Flash through my body.
Flush my skin.
Swarm me in sunshine and ghostly kisses.
Daydreams swaddled in cotton candy colored love.
Wildflowers and butterflies.
Clouds that bound bucolic over the blue sky.
High above me, my heart soaring out like pigeons flocking towards pinnacle roofs and crosshatching stovepipes.
I sat and watched the sky today.
Thoughts of you breathless in my chest.
Words to songs tucked into my ears.
I felt as though I was in a movie montage.
A silent soundtrack that no one heard but I.

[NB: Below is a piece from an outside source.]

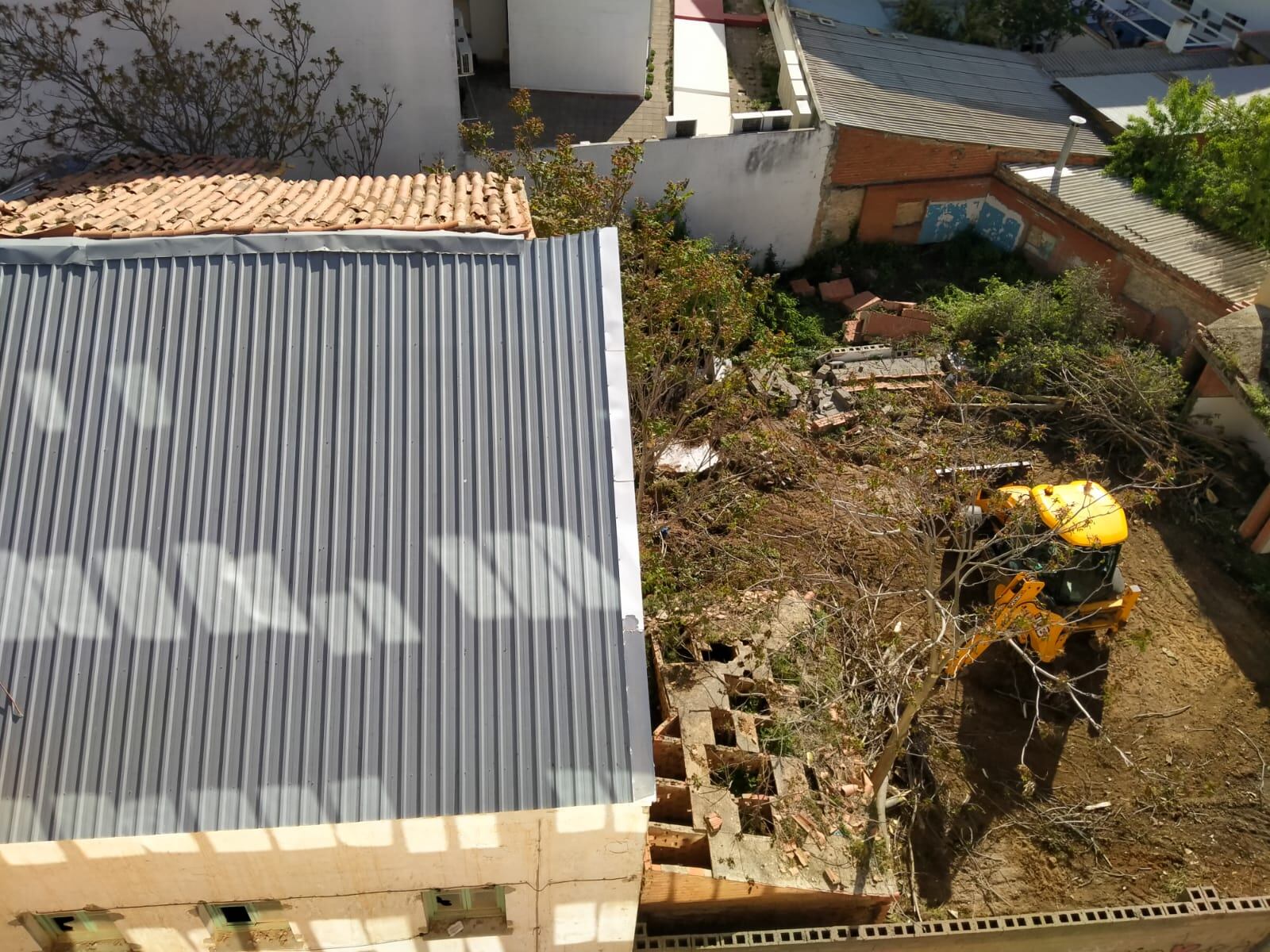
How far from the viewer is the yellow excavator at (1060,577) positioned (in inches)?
466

Although I suspect that you heard the melody as well, despite the miles between us.
Always this connection.
Electric and poignant.
Soul bound and heart-rending.
Soft poesie in the corners of my mouth, which would curl up like a swallow swooping through twilight.
He gives me love, love, love, love.
Crazy love.
God the need for you.
The need that swallows me, wraps me up, carries me away without my control or consent.
Powerless.
Vulnerable.
Swept away.
I watched the sky a lot today, I think that has been spoken too already, but the clouds and the palm fronds and the trees leaves cutting into those gauzy masses had me softened and bending and wistful.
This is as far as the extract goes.